To create a zip file with your submission, run the following cell:

In [None]:
from exercise_code.util.submit import submit_exercise

path = os.path.join(root_path, 'output', 'exercise11')
submit_exercise(path)

# Submission Instructions

To complete the exercise, submit your final model to our submission portal - you probably know the procedure by now.

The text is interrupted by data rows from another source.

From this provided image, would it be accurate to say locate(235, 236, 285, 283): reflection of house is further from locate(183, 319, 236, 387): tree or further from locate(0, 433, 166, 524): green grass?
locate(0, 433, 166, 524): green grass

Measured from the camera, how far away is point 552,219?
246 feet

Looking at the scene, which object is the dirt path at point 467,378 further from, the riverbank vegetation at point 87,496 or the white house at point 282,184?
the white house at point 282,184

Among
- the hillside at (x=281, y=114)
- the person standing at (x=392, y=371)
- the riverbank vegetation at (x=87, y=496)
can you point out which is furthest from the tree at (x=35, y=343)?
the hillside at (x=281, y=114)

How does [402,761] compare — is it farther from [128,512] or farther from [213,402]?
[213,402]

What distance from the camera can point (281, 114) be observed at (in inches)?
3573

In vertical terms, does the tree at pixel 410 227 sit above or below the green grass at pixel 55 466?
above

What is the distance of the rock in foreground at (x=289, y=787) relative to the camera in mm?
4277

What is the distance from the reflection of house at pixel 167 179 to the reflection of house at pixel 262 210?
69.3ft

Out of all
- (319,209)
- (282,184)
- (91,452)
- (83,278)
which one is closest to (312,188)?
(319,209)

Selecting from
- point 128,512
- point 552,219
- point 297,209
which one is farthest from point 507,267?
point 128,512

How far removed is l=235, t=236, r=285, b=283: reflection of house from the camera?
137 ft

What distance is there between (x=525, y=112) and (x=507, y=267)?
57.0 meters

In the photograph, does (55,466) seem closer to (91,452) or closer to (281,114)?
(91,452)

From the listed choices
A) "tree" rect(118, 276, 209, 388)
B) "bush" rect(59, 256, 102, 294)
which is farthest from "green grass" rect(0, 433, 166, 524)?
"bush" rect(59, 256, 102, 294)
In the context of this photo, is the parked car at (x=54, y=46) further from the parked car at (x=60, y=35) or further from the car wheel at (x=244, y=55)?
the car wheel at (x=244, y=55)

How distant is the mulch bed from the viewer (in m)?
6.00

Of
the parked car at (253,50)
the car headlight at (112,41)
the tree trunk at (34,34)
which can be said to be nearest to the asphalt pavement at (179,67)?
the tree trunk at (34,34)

1. Go on [our submission page](https://i2dl.cvg.cit.tum.de/submission/), register for an account and login. We use your matriculation number and send an email with the login details to the mail account associated. When in doubt, login into tum online and check your mails there. You will get an ID which we need in the next step.
2. Log into [our submission page](https://i2dl.cvg.cit.tum.de/submission/) with your account details and upload the `zip` file. Once successfully uploaded, you should be able to see the submitted file selectable on the top.
3. Click on this file and run the submission script. You will get an email with your score as well as a message if you have surpassed the threshold.

# Submission Goals

- Goal: Successfully implement the attention mechanism!

- Points:
    - 5 points per Module if shape is correct (Embedding, Positional Encoding, Scaled Dot Attention, Multi-Head Attention)
    - 5 points per Module if output is correct (Embedding, Positional Encoding, Scaled Dot Attention, Multi-Head Attention)
    - Total = 4 x 5 + 4 x 5 = 40

- Passing Criteria: Minimum of 35 points!
- Feel free to submit an unlimited number of assignments until the end of the semester; however, any submissions made after the deadline will not contribute to your bonus points.